In dem Strafverfahren ging es um die Frage, welche Schuld der Investmentbanker M. trägt. Er war als Manager von Warburg Invest – einer Tochter der Hamburger Privatbank M.M. Warburg – mit zuständig für zwei Cum-Ex-Fonds, in denen reiche Investoren ihr Geld anlegen konnten.
Während des Prozesses gegen M. hatte es eine überraschende Wendung gegeben. Zunächst stritt der Angeklagte die Vorwürfe ab – bis der Vorsitzende Richter Zickler den Angeklagten eindringlich aufforderte, endlich die Wahrheit zu sagen.
Am 13. Verhandlungstag legte der Angeklagte dann ein Geständnis ab. „Ich habe mir die damaligen Vorgänge und Ereignisse immer wieder schöngeredet“, sagte M. schließlich vor Gericht. Grund sei gewesen, „mein damaliges Handeln vor mir selbst, vor anderen und auch der Justiz gegenüber zu rechtfertigen. Das war falsch.“ Er habe befürchtet, dass eine Weigerung „das Ende meiner Karriere“ bewirkt hätte.

--- Einträge im Datensatz ---
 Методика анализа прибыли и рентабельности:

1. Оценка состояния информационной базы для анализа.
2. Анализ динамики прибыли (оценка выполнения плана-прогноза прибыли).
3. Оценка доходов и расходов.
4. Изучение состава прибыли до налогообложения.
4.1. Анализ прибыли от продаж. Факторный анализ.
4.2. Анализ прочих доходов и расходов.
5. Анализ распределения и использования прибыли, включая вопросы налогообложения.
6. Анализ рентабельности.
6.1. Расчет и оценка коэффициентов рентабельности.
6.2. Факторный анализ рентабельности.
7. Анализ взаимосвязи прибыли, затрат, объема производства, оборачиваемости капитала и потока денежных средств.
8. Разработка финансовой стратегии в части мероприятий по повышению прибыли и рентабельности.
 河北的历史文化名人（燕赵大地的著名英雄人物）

--- Was zu tun ist ---
Wiederhole den Abschnitt des Auszugs über den Cum-Ex-Prozess von „Während des Prozesses“ bis „Wahrheit zu sagen.“ wortgetreu.

--- Ergebnis der Übung ---
Während des Prozesses gegen M. hatte es eine überraschende Wendung gegeben. Zunächst stritt der Angeklagte die Vorwürfe ab – bis der Vorsitzende Richter Zickler den Angeklagten eindringlich aufforderte, endlich die Wahrheit zu sagen.